Pak Sholeh menghela nafas dengan berat.

"Tadi Bapak sekilas melihat bayangan Adi mengerang kesakitan. Bapak takut terjadi sesuatu dengan Adi" jelas Pak Sholeh sedih.

Paklik Leman menggeleng, lalu mulutnya terlihat komat kamit melihat keadaan Pak Sholeh. Keringat mulai mengalir di sudut pelipisnya.
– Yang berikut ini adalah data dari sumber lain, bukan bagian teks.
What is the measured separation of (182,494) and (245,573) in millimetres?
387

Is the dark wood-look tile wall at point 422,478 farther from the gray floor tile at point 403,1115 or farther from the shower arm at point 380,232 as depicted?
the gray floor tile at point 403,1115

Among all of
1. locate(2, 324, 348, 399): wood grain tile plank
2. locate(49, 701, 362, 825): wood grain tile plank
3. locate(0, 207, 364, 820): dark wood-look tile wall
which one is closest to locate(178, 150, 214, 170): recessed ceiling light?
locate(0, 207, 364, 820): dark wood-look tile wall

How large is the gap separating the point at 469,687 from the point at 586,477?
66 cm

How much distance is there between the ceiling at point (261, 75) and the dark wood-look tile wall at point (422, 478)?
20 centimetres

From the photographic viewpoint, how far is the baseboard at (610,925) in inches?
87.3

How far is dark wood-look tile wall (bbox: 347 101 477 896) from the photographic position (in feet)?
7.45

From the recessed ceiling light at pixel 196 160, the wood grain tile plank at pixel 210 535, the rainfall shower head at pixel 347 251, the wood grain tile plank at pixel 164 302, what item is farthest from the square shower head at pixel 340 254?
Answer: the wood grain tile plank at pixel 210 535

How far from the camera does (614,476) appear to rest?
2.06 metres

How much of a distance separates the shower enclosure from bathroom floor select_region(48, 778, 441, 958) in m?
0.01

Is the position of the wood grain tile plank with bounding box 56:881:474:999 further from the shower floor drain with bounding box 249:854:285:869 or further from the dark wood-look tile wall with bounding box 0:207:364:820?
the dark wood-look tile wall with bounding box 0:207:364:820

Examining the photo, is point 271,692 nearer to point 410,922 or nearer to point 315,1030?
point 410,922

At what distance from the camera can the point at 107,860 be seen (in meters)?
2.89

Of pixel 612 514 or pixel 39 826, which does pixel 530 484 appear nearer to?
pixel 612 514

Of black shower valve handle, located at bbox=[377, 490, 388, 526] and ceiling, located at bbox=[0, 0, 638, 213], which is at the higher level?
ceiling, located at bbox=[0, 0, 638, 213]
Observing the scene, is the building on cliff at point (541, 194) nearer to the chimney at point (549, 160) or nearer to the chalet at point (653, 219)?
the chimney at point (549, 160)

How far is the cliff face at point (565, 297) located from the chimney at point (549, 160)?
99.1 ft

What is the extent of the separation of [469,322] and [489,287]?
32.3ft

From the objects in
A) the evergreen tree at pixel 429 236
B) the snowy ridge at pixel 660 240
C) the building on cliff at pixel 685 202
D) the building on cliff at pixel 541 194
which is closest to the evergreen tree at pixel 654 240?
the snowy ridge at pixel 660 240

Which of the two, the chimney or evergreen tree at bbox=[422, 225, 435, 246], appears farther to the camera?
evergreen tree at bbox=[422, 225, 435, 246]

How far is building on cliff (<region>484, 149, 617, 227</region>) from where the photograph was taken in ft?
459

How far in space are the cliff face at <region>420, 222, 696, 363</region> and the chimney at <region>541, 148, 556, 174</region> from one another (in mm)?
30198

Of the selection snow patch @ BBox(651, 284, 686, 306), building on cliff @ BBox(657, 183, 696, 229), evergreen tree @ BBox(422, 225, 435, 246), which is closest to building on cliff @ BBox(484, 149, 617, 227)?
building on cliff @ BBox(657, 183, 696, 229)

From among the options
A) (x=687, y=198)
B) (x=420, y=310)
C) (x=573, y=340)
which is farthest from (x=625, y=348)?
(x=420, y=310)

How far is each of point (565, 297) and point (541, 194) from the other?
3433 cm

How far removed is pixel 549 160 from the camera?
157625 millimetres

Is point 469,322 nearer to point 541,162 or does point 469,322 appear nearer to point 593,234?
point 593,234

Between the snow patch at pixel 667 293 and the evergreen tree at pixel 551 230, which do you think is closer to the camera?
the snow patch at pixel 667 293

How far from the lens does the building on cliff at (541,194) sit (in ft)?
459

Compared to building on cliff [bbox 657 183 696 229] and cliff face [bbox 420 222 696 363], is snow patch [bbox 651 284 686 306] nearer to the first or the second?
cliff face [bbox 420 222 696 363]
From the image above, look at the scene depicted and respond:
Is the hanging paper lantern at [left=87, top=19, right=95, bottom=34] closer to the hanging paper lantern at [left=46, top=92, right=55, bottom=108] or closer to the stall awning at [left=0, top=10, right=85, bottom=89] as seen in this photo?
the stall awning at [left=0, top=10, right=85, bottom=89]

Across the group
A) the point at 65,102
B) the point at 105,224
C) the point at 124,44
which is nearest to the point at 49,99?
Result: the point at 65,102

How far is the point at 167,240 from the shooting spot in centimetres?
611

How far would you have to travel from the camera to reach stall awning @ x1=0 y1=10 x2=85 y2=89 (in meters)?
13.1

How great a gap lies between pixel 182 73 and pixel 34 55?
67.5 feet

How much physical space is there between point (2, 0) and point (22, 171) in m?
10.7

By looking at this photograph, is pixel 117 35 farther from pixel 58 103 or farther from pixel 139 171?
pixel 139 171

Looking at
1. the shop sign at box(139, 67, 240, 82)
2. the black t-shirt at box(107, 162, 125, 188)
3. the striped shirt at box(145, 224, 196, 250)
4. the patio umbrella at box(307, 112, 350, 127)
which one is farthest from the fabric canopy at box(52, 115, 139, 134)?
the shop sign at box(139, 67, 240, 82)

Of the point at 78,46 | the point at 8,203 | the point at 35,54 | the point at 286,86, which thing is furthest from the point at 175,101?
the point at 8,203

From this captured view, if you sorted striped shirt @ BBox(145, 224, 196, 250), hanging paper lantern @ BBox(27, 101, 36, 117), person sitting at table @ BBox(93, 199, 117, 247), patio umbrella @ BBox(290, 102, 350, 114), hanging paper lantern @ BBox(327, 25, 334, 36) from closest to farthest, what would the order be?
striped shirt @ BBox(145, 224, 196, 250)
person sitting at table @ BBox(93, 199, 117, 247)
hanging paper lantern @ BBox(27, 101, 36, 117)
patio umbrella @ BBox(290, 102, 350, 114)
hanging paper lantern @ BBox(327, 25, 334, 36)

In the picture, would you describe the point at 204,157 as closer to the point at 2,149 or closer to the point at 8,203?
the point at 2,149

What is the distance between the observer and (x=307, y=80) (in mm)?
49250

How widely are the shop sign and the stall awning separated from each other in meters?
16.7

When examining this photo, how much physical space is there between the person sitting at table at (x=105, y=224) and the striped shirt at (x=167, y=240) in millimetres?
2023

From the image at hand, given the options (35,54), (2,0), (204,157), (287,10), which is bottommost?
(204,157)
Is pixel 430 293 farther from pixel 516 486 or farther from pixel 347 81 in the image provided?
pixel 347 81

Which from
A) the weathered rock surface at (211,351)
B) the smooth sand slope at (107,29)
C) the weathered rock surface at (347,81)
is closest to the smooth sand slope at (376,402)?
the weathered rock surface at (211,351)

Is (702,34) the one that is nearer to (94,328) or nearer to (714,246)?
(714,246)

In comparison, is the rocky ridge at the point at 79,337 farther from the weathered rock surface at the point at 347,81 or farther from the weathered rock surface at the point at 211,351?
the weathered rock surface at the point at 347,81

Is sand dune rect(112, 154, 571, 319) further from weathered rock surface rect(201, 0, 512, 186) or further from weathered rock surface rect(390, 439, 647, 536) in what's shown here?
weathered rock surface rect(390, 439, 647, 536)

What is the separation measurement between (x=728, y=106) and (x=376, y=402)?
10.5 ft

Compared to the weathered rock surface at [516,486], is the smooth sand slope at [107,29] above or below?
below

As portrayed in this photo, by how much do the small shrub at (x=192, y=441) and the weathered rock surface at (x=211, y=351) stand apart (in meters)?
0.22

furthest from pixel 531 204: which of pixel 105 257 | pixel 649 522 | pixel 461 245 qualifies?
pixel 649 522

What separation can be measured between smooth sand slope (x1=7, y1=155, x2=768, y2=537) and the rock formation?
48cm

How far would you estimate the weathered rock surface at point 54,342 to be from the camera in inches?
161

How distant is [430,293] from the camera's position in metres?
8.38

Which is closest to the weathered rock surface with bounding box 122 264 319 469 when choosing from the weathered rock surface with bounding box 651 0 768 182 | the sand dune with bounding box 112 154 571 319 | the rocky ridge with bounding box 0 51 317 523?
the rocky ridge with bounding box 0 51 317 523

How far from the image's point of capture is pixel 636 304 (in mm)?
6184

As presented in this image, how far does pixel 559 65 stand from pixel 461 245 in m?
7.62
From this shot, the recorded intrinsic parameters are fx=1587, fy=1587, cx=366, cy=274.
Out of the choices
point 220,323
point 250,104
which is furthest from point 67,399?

"Rupanya orang ini sudah tau kalian ingin melawannya, jadi mereka mulai bertindak secara ekstrim!" jelas Paklik Leman dengan napas memburu.

Sinta membekap mulutnya, hampir tak kuasa menahan amarah dan kesedihannya.

Pak Sholeh kembali berteriak, memberi perintah agar istrinya segera menelpon Bayu untuk segera kembali dan pulang.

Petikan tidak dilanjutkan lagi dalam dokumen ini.